By Philippe Craninx
Chairman, Moore Global Corporate Finance
Medium-sized companies seeking to grow have traditionally looked to near neighbours. Buying a local rival might seem natural and straightforward but when a business is well established in its home country, the logical next step is to look beyond its own borders.
Having a sizeable share of a home market creates a strong foundation. However, very soon it becomes obvious to the most ambitious entrepreneurs the growth that will make the real difference comes from expanding their geographic footprint, either as a buyer or as a seller.
At Moore Global Corporate Finance, we have seen a growing trend towards cross-border M&A and a few years ago we commissioned Vlerick Business School in Brussels to investigate this phenomenon. The result is our annual Compass Report and the picture it paints is fascinating.
The results over the past three years demonstrate how cross-border M&A – which now accounts for 35% of all deals in the mid-market between €10 million and €200 million – has its own distinct characteristics and drivers.
It has given the firms in our network unparalleled insights into how the aspirations of acquirers and sellers have been shaped by operating in a turbulent economic environment that has witnessed a once-in-a-lifetime pandemic and the outbreak of war on several fronts.
In recent years, the highest valuations tended to be in IT, healthcare and financial services. Then, last year, the size of transactions involving Australian minerals and metals concerns jumped significantly – driven largely by US companies seeking to secure supplies of the raw materials, like lithium, that are needed to develop green tech.

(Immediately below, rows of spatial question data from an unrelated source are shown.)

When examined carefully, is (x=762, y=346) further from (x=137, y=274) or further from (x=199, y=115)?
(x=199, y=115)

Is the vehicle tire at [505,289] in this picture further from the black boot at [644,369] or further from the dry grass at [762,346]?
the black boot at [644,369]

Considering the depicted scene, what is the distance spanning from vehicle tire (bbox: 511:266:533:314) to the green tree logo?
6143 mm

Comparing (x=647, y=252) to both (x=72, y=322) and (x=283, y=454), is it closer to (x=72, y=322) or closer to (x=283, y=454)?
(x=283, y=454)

The US remains the home of the world’s most prolific acquirers but over the last five years Asian companies have also become increasingly prominent players in the cross-border mid-market.
To most business leaders the prospect of global expansion is both exciting and daunting. Cross-border M&A requires a different mindset and there are so many extra challenges that do not apply in domestic deals.
The interpretation of business law and the regulatory environment is different from country to country, while employment rights and workers’ expectations can vary hugely. Tax is another area where familiarity with local regulations is vital to avoid unpleasant surprises, not to mention the effects of currency fluctuations.
That is why we always counsel clients that they need to spend a lot of time getting the structure of the deal right: it is as important as thinking about price or how they plan to manage the target acquisition.
The key is to have cross-border teams of advisers with a broad range of skills – tax experts from both the investor’s and the target’s country need to talk to each other on a daily basis, while lawyers combine their local knowledge to devise the best structure in line with financial modelling.
When it comes to raising the finance, cross-border deals often benefit from tapping into different sources in different geographies. It might seem counter-intuitive to seek bank finance from outside your domestic market but the banking environment differs significantly between countries, which creates opportunities – and hurdles.
With cross-border transactions, there is always the golden rule about matching currencies between earnings and debt servicing. Other big considerations include the risk appetite of local banks and existing relationships with lenders.
One interesting new feature of deal funding that became apparent in our latest Compass report was the emergence of family offices and individuals as providers of cash and expertise. These are usually established by entrepreneurs who have made money by growing businesses internationally then selling them on – so they know the benefits and challenges associated with cross-border M&A.
In the last quarter of 2023 the average value of cross-border, mid-market deals was €49.3 million, almost 12% higher than at the start of the year. As economic conditions continue to ease, we expect cross-border deal flow to pick up in 2024 and beyond.
Armed with data from the Compass report, Moore Global Corporate Finance can identify potential obstacles and find a path to steer around them. Crucially, we use that insight to deploy advisory teams with the most appropriate skills to structure transactions that will fly and create enlarged businesses that meet the short- and long-term objectives of clients.